Background

Business shippers are high-volume shippers who would do up to 100 shipments a month. Our current checkout procedure was geared towards the less-frequent shipper, who was willing to enter in their credit card at the time of checkout.

How could we better serve the business shipper? 

 

Research

I first needed to understand the problems associated with our current checkout page by interviewing key stakeholders in our company.

I discovered these main problems for business shippers:

High-friction

The old checkout experience forced users to enter in their credit card. For our business customers who had a higher volume of transactions, this was a deal breaker. The amount of friction entering in a payment method for up to 100 transactions a month was tedious and cumbersome.

 

Manual Invoicing

Another problem I discovered was the manual invoicing process. Account managers at uShip would manually keep track of high-volume shippers transaction through Excel, thus creating our own manually invoicing solution. This process was very hands-on, and involved increased risk with more debt we took on. If a shipper was not able to pay for a shipment, then we would eat the costs.

 

Problem Statement

In summary, the current checkout process has too much friction for our high-volume shippers, and it is not scalable due to all of the manual touch points. 

 

Goals and Objectives

We needed a solution that could be low-friction at checkout.

This checkout experience should also work for non-business shippers.

Even if the shipper has run out of credit, they should still be able to checkout with their own credit card.

This solution should be a one-stop shop for invoicing.

 

A better credit solution

There was a third-party integrator, MSTS, who could solve all of our problems. We could reduce our risk to 0% since they would pay us no matter what happens. We could also consolidate the dozens of invoices into one single monthly invoice. This third-party credit vendor would take care of credit checks, determining the credit amount, and they would send us a check every two weeks for the amount of sales we generated through invoicing.

 

Ideation

By using the Jobs-to-be-done framework, I created several Job Stories as a guide:

    • When I am on the checkout page, I need to be able to select the credit option, so that I can quickly complete the booking without entering in my credit card info.
    • When I am on the checkout page, I need to see how much credit I have left, so that I can determine if I am within my credit limit.
    • When I am on the checkout page, I need to choose an alternate payment method if my credit has been exceeded so that I can quickly ship my product to the customer.

 

Designs

Due to tight timeframes, I created hi-fidelity designs instead of lo-fidelity wireframes.

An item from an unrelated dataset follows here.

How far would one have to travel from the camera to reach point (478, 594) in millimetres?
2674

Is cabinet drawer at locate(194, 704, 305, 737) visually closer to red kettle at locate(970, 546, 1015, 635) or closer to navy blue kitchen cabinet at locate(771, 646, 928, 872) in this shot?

New payment method designs

Full Page 

CLT_MSTS checkout
CLT_MSTS checkout_insuff.funds
CLT_MSTS checkout_insuff.funds_tooltip
CLT_MSTS checkout_new payment
CLT_MSTS checkout_new payment Copy 3
CLT_MSTS checkout CLT_MSTS checkout_insuff.funds CLT_MSTS checkout_insuff.funds_tooltip CLT_MSTS checkout_new payment CLT_MSTS checkout_new payment Copy 3

 

Mobile Designs

 

 

 

 

 

Business Impact

By implementing these new designs, we position ourselves to increase sales, reduce defaulting risk, and streamline invoicing for our business shippers. We addressed our goals, and successfully completed the objectives:

We now had a low-friction experience at checkout that worked for business and regular shippers.

Even if the shipper has run out of credit, they should still checkout with their own credit card.

With our partner MSTS, we now had a one-stop shop for our crediting needs.